Selain mantan Kadiv Propam Polri tersebut, ada empat orang lain yang ditetapkan sebagai tersangka dalam kasus pembunuhan Nofriansyah Yosua Hutabarat atau Brigadir J ini.
Keempat tersangka tersebut antara lain, Bharada E, Bripka RR, Kuat Ma'ruf dan terakhir istri Ferdy Sambo, Putri Candrawathi.
Empat pelaku telah ditahan oleh kepolisian, namun tidak dengan Putri Candrawathi karena alasan kemanusiaan.
Hingga saat ini publik sepakat bahwa Ferdy Sambo merupakan otak dari kasus pembunuhan Brigadir J. Namun berbeda dengan dugaan dari Irjen Purnawirawan Ricky Sitohang.
Ricky menduga setidaknya ada dua orang yang menurutnya lebih pantas disebut sebagai biang kerok dari kasus pembunuhan Brigadir J.
Kedua orang tersebut adalah istri Ferdy Sambo, Putri Candrawathi dan asisten rumah tangganya, Kuat Ma'ruf.
Hal tersebut Ricky sampaikan dalam wawancaranya di kanal YouTube Uya Kuya, sebagaimana dikutip Suara.com pada Kamis (22/9/2022).
"Kalau kita lihat pokok ceritanya analisis saya sementara biang keroknya dua, Kuat Ma'ruf dan Putri," ungkap Ricky.
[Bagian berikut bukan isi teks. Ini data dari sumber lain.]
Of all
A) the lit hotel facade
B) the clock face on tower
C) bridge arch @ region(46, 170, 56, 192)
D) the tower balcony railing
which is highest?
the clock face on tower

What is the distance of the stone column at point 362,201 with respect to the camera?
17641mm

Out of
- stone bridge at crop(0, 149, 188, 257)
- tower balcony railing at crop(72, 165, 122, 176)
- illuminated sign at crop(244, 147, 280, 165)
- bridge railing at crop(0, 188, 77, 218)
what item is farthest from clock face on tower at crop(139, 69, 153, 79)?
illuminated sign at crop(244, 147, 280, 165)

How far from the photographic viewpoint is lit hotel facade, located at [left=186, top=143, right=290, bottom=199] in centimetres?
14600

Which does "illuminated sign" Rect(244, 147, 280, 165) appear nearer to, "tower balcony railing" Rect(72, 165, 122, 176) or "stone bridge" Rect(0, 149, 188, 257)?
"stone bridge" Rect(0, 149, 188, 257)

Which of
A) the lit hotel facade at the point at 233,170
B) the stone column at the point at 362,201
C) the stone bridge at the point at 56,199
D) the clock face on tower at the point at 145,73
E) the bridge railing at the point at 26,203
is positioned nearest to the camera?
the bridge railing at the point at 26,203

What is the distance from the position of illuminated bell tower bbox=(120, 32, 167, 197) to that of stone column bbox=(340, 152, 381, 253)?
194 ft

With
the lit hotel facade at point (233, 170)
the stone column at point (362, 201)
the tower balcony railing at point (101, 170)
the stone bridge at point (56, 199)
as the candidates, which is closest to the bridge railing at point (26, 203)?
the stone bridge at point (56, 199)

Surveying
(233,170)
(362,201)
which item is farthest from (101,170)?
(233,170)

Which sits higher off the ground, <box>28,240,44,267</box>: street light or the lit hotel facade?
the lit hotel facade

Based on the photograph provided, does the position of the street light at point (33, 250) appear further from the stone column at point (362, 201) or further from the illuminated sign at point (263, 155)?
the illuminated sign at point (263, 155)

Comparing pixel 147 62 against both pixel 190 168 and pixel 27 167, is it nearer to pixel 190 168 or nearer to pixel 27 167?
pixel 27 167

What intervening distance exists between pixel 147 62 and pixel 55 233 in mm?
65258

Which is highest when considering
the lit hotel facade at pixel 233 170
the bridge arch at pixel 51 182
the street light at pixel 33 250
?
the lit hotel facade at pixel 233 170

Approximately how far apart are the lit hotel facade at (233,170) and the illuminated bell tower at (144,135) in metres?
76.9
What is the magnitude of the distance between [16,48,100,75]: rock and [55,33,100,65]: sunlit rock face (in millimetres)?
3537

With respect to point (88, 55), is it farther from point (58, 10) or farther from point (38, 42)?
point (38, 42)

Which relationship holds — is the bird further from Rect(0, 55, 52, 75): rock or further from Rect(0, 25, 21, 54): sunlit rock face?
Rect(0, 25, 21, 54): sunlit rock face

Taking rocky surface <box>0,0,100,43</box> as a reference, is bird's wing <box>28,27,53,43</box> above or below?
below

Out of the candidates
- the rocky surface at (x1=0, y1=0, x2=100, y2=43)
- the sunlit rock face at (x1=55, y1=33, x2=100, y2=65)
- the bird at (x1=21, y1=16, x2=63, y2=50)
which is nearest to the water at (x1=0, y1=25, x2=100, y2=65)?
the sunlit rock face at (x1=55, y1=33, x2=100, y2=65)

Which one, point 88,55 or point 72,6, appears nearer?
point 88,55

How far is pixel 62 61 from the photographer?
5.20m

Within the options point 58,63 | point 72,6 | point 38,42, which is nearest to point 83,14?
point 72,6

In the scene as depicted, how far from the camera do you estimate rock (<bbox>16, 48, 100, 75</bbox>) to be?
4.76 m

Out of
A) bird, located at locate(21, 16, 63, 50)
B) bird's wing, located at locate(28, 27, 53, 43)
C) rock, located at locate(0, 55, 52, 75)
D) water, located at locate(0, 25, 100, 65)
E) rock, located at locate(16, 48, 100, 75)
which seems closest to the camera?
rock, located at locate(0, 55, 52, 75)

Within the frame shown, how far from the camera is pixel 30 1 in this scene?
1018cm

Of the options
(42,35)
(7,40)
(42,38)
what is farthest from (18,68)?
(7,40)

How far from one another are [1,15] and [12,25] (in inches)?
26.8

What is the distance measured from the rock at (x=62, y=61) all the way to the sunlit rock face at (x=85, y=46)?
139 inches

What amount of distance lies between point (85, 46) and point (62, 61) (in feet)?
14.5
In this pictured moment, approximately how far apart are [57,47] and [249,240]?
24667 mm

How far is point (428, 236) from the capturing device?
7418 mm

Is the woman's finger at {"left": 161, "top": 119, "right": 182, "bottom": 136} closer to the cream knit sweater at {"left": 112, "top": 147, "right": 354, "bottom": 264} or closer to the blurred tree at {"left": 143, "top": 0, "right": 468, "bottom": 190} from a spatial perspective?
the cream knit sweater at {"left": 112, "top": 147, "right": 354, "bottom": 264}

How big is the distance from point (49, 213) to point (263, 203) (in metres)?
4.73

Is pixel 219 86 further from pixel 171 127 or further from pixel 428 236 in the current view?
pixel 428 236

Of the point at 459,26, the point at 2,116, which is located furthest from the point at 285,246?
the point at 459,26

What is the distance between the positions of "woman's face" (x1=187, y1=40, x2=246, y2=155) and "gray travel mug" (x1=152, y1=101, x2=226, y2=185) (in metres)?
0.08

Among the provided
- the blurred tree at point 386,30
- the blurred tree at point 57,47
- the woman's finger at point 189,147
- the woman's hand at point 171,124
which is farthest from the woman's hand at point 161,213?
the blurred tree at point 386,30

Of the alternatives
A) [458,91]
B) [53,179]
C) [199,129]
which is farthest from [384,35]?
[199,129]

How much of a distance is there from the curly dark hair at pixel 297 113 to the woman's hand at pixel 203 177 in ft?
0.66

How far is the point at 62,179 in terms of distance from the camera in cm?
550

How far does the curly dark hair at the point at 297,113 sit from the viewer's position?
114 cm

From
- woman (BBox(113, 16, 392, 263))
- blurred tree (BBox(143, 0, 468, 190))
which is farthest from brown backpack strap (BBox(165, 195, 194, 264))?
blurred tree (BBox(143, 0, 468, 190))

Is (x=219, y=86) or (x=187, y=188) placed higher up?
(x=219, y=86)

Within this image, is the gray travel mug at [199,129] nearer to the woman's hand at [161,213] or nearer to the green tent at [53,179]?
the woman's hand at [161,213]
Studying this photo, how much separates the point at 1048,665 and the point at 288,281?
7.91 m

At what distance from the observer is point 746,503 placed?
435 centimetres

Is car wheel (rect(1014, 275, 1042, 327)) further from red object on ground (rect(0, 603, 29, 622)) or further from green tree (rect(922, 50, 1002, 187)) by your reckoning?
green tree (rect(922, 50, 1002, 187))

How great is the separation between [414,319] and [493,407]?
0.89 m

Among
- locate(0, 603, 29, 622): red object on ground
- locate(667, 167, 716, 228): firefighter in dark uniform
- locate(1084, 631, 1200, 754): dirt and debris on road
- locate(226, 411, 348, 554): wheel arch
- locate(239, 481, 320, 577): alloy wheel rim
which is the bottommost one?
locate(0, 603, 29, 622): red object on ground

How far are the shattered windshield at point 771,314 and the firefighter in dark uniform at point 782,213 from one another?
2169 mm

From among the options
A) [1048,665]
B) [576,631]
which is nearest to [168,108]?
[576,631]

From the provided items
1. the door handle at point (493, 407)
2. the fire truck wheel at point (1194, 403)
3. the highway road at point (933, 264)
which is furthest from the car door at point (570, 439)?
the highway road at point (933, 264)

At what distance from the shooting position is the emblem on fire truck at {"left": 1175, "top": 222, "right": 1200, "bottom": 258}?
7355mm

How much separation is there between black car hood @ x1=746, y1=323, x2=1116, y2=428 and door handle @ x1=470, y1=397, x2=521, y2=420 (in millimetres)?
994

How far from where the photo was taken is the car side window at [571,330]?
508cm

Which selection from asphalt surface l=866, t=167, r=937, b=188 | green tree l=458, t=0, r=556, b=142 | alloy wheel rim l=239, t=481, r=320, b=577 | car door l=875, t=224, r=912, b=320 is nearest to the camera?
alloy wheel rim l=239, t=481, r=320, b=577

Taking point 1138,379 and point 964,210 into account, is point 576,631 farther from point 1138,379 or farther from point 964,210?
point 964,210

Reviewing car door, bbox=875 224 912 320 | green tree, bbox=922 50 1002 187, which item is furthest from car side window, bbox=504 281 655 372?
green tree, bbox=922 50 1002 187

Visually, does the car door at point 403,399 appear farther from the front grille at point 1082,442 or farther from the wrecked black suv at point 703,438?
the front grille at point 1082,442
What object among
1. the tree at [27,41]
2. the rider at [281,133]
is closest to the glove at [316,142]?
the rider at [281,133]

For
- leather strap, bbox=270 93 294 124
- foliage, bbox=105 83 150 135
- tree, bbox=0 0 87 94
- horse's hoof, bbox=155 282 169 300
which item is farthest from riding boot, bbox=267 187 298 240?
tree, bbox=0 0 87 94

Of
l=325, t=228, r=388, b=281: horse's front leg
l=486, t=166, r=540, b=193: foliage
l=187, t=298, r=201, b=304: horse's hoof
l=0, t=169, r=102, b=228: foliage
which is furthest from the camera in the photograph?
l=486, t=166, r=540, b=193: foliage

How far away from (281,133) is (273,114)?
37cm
Baca Juga: Resep Pempek Dos Tanpa Ikan Paling Enak dari Chef Devina Hermawan, Cocok untuk Kamu yang Alergi
Ia menilai bahwa jika Kuat Ma'ruf tidak melebih-lebihkan informasi yang disampaikannya kepada majikannya, Ferdy Sambo, mungkin tragedi pembunuhan tersebut tidak akan terjadi.
Selain itu, Putri Candrawati juga malah tidak melakukan apa yang seharusnya ia lakukan selaku istri dari seorang Inspektur Jenderal.
"Dan Putri kalau jaga martabat Ferdy Sambo akan meluruskan (informasi dari Kuat Ma'ruf), enggak ikut di dalamnya," ujar Ricky.
Terkait dugaan pelecehan yang dilakukan Brigadir J terhadap Putri Candrawathi, Ricky mengaku tidak mempercayai terkait dugaan tersebut.
Menurutnya, suatu hal yang mustahil seorang ajudan berani melakukan tindakan yang mampu menghinakan istri dari atasannya tersebut.
"Saya mengatakan jauh dari kemungkinan tidak akan berani seorang Yosua (melakukan pelecehan)," kata Ricky Sitohang.